Saved entries
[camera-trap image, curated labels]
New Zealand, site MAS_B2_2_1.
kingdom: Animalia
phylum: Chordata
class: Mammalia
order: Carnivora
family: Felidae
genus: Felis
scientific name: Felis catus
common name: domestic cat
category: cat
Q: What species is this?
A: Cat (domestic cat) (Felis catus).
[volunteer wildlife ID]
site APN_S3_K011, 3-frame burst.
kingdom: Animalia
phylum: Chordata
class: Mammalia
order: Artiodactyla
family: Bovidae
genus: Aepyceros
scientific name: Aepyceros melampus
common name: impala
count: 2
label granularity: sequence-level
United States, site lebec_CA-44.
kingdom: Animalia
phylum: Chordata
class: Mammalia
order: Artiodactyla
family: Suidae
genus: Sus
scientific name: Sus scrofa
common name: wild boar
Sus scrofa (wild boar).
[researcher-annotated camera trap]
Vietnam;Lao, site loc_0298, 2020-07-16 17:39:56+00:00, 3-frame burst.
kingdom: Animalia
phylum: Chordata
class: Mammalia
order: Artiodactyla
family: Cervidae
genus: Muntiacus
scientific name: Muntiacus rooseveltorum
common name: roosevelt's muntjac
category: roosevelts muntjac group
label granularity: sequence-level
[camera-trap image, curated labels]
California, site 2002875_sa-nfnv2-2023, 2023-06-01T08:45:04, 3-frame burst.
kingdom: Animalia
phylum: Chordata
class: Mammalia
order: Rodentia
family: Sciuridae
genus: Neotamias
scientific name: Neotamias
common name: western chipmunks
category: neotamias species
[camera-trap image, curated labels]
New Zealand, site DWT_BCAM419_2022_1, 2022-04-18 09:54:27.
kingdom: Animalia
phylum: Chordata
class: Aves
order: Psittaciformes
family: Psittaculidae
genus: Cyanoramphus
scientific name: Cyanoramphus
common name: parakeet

__What the exercise asks__: In the entries above, the lines between the one holding "[researcher-annotated camera trap]" and the one holding "2023-06-01T08:45:04, 3-frame burst.", inclusive, are to be printed exactly as written, and those alone.

__Solution for this task__:
[researcher-annotated camera trap]
Vietnam;Lao, site loc_0298, 2020-07-16 17:39:56+00:00, 3-frame burst.
kingdom: Animalia
phylum: Chordata
class: Mammalia
order: Artiodactyla
family: Cervidae
genus: Muntiacus
scientific name: Muntiacus rooseveltorum
common name: roosevelt's muntjac
category: roosevelts muntjac group
label granularity: sequence-level
[camera-trap image, curated labels]
California, site 2002875_sa-nfnv2-2023, 2023-06-01T08:45:04, 3-frame burst.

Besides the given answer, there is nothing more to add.